Vor dem Berliner Publikum hatte man mich einmal gewarnt, und vor den kalten Norddeutschen, und dabei habe ich in Hamburg und Kiel das wärmste Publikum überhaupt gefunden. Was die konventionelle Einstellung des Publikums angeht: Nach Dortmund kann mich nichts mehr überraschen.

Die Auswüchse des modernen Regietheaters, so sagten Sie einmal sinngemäß, verprellten irgendwann noch das letzte Publikum. Sind Sie nicht selbst ein Vertreter des Regietheaters?
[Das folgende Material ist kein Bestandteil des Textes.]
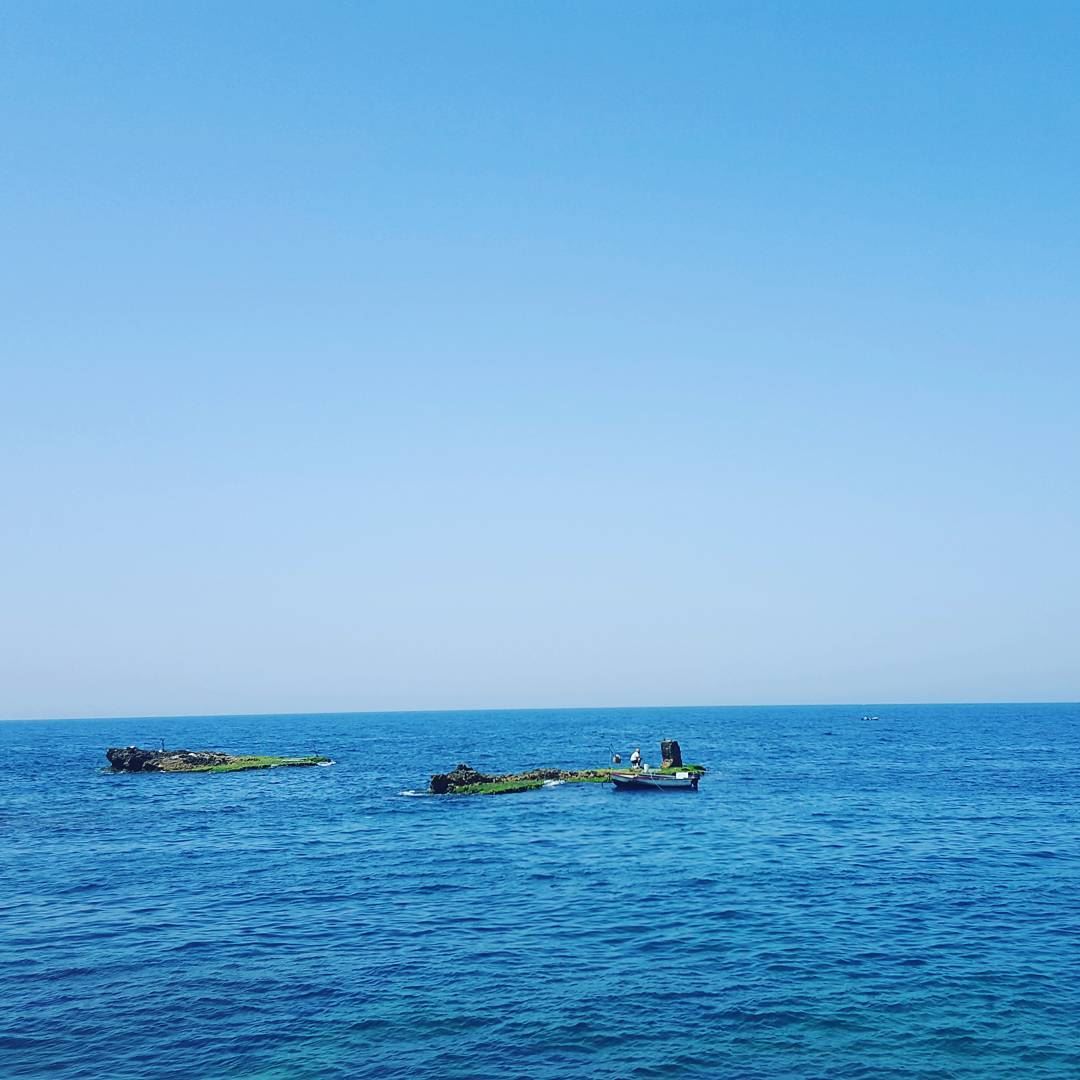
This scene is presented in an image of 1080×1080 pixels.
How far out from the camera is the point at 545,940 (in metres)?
38.5

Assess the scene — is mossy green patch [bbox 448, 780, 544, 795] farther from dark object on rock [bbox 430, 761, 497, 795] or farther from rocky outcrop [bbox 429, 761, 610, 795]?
dark object on rock [bbox 430, 761, 497, 795]

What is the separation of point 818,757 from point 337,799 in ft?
246

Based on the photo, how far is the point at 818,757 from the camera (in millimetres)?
133625

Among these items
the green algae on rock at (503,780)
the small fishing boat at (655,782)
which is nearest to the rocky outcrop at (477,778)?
the green algae on rock at (503,780)

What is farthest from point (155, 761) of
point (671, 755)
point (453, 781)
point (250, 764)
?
point (671, 755)

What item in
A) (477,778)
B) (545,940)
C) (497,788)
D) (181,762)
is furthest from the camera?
(181,762)

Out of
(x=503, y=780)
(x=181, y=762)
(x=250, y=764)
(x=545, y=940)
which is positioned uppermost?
(x=545, y=940)

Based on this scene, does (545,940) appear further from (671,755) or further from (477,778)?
(671,755)

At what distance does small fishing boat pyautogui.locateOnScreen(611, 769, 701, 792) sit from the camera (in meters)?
86.8

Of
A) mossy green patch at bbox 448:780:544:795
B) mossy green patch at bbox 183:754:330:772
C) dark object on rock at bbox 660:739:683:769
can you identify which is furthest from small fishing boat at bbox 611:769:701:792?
mossy green patch at bbox 183:754:330:772

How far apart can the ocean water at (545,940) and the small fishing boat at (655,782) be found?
658 cm

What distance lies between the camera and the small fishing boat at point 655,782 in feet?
285

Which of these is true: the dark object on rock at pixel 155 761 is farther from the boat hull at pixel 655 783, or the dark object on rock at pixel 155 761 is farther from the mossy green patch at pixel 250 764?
the boat hull at pixel 655 783

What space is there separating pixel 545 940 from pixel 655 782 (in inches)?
1960
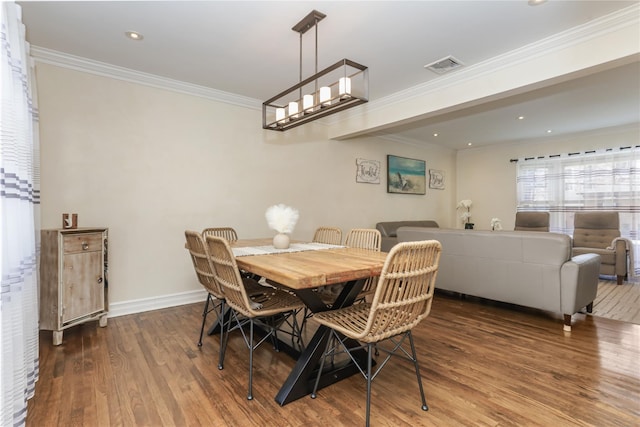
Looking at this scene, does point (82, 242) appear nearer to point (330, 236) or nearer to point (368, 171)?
point (330, 236)

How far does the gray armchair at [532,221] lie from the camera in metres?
5.62

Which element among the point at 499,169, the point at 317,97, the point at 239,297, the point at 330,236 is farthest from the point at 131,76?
the point at 499,169

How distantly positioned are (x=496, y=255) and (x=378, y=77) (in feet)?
7.27

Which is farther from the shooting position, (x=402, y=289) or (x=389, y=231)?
(x=389, y=231)

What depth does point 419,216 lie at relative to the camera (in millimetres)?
6535

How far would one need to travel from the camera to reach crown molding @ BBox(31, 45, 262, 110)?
2861mm

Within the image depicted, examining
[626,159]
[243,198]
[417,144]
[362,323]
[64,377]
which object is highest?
[417,144]

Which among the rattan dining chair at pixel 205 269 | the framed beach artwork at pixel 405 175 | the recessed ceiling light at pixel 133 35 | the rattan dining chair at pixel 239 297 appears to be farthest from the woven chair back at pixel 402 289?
the framed beach artwork at pixel 405 175

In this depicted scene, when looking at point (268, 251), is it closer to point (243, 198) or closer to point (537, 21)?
point (243, 198)

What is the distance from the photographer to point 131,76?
10.7ft

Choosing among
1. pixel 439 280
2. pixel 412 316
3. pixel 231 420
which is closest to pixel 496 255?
pixel 439 280

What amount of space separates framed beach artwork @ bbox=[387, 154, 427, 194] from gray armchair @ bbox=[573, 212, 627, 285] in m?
2.65

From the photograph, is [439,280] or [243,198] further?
[243,198]

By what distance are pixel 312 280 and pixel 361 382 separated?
0.90 meters
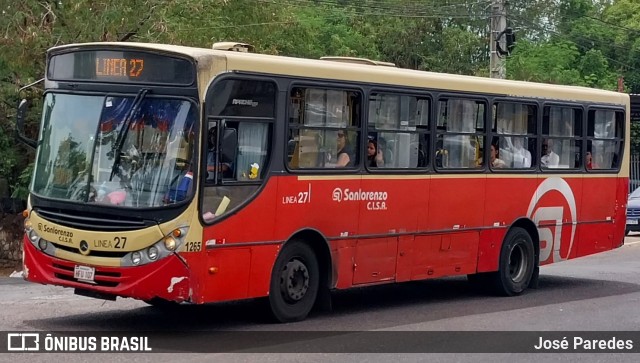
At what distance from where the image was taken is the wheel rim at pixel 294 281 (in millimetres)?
11828

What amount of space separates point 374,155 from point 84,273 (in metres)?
3.95

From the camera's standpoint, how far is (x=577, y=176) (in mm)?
16781

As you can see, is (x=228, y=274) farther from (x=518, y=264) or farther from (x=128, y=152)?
(x=518, y=264)

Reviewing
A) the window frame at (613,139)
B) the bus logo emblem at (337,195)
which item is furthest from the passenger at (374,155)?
the window frame at (613,139)

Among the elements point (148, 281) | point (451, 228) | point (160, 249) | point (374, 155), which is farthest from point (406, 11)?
point (148, 281)

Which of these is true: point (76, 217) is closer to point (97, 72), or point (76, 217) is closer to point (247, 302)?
point (97, 72)

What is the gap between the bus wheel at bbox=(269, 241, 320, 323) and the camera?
11719mm

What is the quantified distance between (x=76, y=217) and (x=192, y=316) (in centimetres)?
224

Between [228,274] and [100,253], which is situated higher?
[100,253]

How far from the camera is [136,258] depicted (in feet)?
34.5

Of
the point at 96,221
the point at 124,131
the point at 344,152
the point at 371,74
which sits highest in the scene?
the point at 371,74

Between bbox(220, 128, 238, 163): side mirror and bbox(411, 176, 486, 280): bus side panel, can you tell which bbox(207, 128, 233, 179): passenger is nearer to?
bbox(220, 128, 238, 163): side mirror

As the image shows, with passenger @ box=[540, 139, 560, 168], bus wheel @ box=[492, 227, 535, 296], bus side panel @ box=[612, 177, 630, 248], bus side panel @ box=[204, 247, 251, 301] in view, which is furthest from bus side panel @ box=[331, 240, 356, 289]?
bus side panel @ box=[612, 177, 630, 248]

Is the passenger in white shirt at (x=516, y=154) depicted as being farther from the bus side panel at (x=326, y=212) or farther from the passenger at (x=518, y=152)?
the bus side panel at (x=326, y=212)
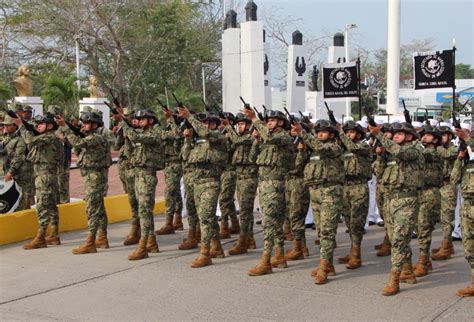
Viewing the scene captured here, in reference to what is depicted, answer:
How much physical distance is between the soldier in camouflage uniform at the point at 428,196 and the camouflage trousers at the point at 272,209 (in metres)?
1.64

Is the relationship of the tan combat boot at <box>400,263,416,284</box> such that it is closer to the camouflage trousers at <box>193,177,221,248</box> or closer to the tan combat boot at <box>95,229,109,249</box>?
the camouflage trousers at <box>193,177,221,248</box>

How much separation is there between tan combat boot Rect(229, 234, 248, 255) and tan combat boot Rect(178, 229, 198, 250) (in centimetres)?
63

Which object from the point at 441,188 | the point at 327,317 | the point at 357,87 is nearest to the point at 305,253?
the point at 441,188

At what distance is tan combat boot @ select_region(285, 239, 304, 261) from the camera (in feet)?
25.9

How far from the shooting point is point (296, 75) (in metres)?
25.2

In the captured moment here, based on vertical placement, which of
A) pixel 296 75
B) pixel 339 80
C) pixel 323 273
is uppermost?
pixel 296 75

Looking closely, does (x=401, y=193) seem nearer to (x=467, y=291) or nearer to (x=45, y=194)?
(x=467, y=291)

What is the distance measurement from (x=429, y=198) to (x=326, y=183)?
1369mm

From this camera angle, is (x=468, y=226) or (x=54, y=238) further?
(x=54, y=238)

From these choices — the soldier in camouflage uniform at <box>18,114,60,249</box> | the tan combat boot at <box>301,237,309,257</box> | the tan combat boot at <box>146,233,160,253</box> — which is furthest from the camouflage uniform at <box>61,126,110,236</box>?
the tan combat boot at <box>301,237,309,257</box>

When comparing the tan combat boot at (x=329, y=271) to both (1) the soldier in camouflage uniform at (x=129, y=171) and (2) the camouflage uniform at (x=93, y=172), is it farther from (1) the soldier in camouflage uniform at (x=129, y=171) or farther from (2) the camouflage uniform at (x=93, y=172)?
(2) the camouflage uniform at (x=93, y=172)

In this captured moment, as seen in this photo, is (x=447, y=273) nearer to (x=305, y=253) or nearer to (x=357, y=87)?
(x=305, y=253)

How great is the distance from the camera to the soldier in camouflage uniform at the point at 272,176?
7.14 metres

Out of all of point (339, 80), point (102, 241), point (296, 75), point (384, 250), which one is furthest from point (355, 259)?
point (296, 75)
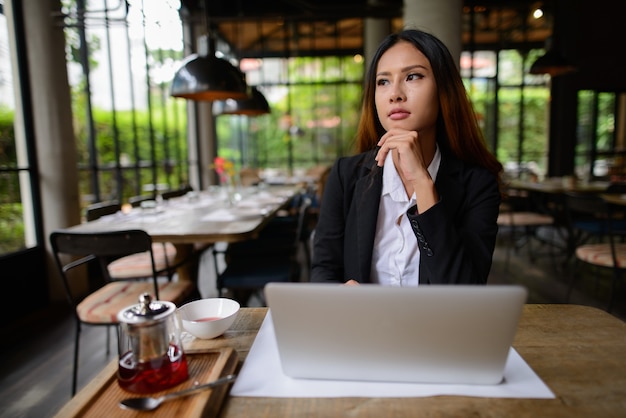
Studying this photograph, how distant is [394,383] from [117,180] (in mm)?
4749

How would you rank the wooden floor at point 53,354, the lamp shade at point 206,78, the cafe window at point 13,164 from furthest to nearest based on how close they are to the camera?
1. the cafe window at point 13,164
2. the lamp shade at point 206,78
3. the wooden floor at point 53,354

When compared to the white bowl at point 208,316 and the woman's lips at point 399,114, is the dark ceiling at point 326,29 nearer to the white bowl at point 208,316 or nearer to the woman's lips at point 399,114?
the woman's lips at point 399,114

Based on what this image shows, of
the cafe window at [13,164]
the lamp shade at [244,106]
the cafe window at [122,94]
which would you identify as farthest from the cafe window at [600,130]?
the cafe window at [13,164]

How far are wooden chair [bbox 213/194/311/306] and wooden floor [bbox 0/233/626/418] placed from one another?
0.89m

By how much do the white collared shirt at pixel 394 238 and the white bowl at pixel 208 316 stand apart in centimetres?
51

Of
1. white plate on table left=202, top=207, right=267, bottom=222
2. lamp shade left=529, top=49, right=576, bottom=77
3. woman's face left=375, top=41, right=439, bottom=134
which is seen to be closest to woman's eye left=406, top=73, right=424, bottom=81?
woman's face left=375, top=41, right=439, bottom=134

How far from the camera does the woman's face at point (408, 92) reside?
1144mm

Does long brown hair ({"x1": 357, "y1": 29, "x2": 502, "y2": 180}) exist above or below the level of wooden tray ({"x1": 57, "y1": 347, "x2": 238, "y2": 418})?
above

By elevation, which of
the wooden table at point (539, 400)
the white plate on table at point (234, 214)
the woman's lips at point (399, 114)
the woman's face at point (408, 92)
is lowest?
the white plate on table at point (234, 214)

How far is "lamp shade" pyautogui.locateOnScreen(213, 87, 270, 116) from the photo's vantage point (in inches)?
162

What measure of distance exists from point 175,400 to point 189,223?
2132 mm

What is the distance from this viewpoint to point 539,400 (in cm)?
67

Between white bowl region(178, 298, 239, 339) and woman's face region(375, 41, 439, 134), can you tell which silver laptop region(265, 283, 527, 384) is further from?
woman's face region(375, 41, 439, 134)

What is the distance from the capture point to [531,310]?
1055 mm
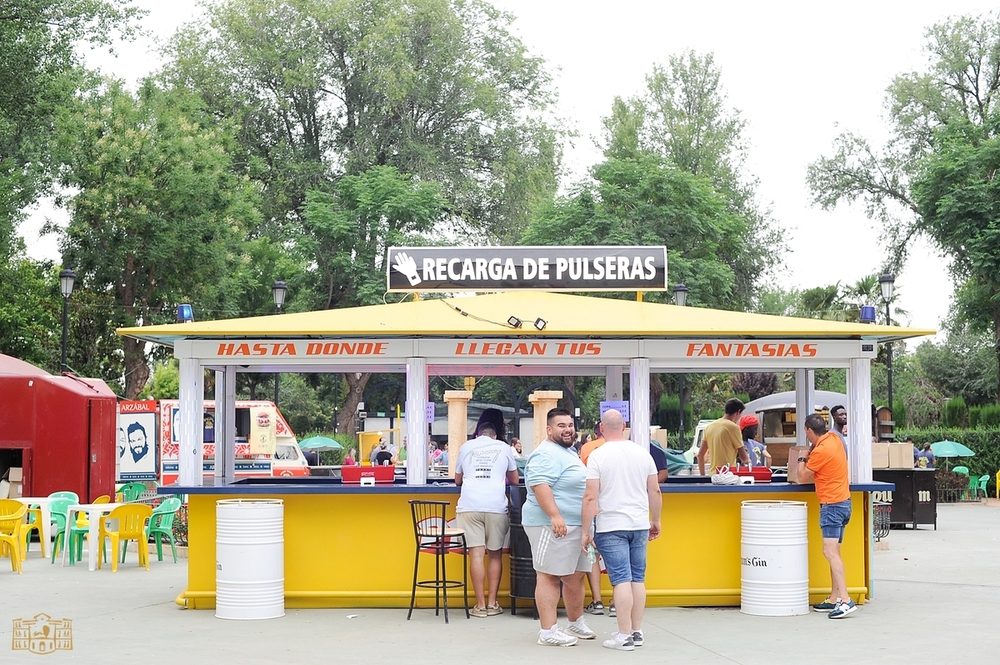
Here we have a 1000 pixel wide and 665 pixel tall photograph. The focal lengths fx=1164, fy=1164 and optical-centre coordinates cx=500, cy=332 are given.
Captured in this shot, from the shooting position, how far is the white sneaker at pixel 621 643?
8930 mm

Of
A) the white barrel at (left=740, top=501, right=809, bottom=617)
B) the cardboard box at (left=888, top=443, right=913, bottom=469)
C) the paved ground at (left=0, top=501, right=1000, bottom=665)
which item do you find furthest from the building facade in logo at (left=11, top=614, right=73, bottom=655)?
the cardboard box at (left=888, top=443, right=913, bottom=469)

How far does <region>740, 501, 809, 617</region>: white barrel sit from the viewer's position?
10609 mm

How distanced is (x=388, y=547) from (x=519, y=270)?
329 centimetres

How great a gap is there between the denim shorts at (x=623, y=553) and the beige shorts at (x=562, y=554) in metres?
0.18

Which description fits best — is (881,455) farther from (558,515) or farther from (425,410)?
(558,515)

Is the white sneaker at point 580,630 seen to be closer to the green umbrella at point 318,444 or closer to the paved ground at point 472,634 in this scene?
the paved ground at point 472,634

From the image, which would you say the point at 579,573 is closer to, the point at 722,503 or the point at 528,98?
the point at 722,503

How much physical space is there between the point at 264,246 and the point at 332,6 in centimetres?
982

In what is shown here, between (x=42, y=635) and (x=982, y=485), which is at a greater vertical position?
(x=42, y=635)

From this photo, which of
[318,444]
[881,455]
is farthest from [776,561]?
[318,444]

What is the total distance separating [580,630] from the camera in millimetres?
9414

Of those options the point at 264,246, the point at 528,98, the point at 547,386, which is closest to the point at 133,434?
the point at 264,246

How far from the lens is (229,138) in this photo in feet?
129

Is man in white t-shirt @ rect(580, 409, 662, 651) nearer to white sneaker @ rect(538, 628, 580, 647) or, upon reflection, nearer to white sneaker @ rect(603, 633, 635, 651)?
white sneaker @ rect(603, 633, 635, 651)
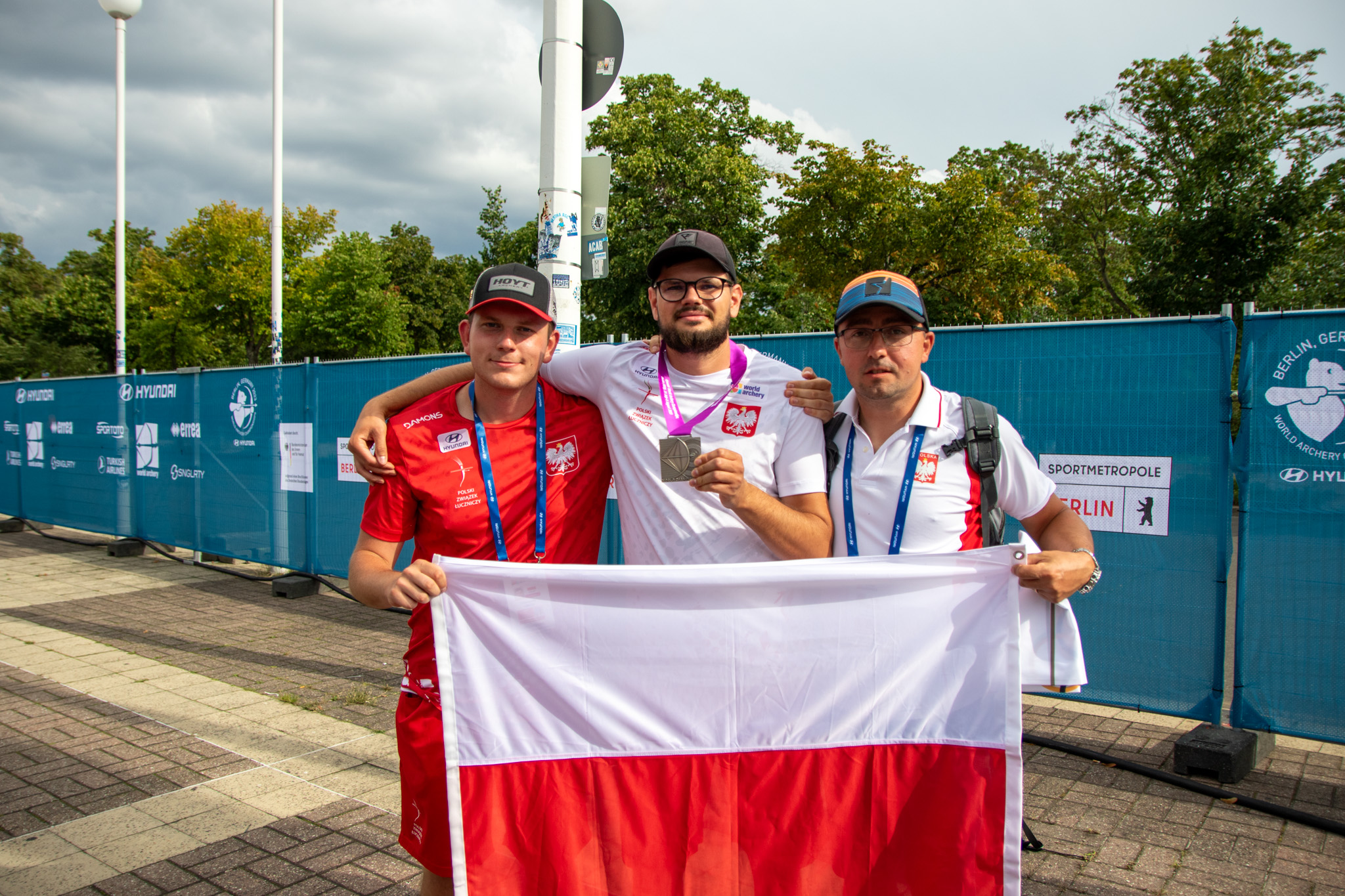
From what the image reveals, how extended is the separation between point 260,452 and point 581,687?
8.44 m

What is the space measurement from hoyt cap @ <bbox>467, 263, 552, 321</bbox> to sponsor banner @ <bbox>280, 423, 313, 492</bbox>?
284 inches

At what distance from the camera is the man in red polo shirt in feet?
8.31

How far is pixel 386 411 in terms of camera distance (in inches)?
117

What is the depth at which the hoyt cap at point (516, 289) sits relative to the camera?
2.58 metres

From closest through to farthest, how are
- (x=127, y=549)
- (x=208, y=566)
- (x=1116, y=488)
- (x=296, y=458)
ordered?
(x=1116, y=488) < (x=296, y=458) < (x=208, y=566) < (x=127, y=549)

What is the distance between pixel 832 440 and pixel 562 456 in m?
0.85

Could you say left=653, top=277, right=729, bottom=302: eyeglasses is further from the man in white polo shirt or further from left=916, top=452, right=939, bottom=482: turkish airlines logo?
left=916, top=452, right=939, bottom=482: turkish airlines logo

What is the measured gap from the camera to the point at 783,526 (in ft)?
8.07

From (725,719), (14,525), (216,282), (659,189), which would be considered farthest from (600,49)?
(216,282)

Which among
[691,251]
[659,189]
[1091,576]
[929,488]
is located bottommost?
[1091,576]

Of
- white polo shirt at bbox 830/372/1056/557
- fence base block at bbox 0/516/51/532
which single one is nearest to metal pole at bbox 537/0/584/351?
white polo shirt at bbox 830/372/1056/557

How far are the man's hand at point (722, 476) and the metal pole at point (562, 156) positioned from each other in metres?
2.76

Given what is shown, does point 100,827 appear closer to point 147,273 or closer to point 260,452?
point 260,452

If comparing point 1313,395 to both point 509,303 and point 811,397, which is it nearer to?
point 811,397
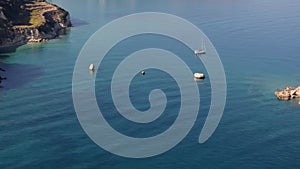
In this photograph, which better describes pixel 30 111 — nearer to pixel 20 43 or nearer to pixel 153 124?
pixel 153 124

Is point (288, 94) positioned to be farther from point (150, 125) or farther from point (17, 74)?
point (17, 74)

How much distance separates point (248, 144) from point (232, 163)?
31.5 ft

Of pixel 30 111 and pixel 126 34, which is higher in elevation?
pixel 126 34

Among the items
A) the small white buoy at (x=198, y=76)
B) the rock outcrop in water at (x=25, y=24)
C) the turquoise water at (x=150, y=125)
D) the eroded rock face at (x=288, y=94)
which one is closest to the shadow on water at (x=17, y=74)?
the turquoise water at (x=150, y=125)

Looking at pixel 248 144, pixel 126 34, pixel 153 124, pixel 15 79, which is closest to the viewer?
pixel 248 144

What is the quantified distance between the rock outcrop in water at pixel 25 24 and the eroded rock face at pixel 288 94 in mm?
96613

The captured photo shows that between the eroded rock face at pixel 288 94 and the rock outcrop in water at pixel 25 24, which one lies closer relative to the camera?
the eroded rock face at pixel 288 94

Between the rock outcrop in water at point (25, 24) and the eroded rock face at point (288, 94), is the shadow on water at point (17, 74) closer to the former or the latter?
the rock outcrop in water at point (25, 24)

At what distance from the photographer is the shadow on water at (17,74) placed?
12600 centimetres

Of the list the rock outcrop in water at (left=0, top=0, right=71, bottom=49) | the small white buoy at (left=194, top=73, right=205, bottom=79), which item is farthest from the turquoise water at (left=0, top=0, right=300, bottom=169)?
the rock outcrop in water at (left=0, top=0, right=71, bottom=49)

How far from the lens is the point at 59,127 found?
322ft

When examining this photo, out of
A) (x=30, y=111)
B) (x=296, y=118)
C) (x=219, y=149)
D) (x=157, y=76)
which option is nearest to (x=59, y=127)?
(x=30, y=111)

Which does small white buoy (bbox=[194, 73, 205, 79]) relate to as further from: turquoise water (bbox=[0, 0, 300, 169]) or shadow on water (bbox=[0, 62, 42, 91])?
shadow on water (bbox=[0, 62, 42, 91])

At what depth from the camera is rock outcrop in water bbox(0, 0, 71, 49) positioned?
167750mm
In Deutschland hat mich immer zum Exoten gemacht, dass ich aus einer ganz anderen Tradition komme. Viele große Theatermacher finden mich suspekt und attestieren mir mangelnde Intellektualität, weil ich für das Publikum spiele. Ja, ich habe nach wie vor Angst, dass wir das Publikum verlieren und immer noch nicht begriffen haben, dass wir allein für dieses Publikum da sind. Wenn man wie hier ein lustiges Stück macht, ist es immer die größte Schwierigkeit, den Darstellern zu vermitteln, dass das Publikum auch Spaß haben möchte. Ich möchte dann einfach keine traurigen Gesichter sehen. Das Publikum zahlt nicht Geld, um irgendjemandes Nierensteine anzuschauen.

Platée hat in Wiesbaden Premiere am Sonntag, 8. September, 19.30 Uhr. Heute, Samstag, findet im Staatstheater das große Theaterfest zur Spielzeiteröffnung statt. Der Eintritt ist frei, Beginn 14 Uhr.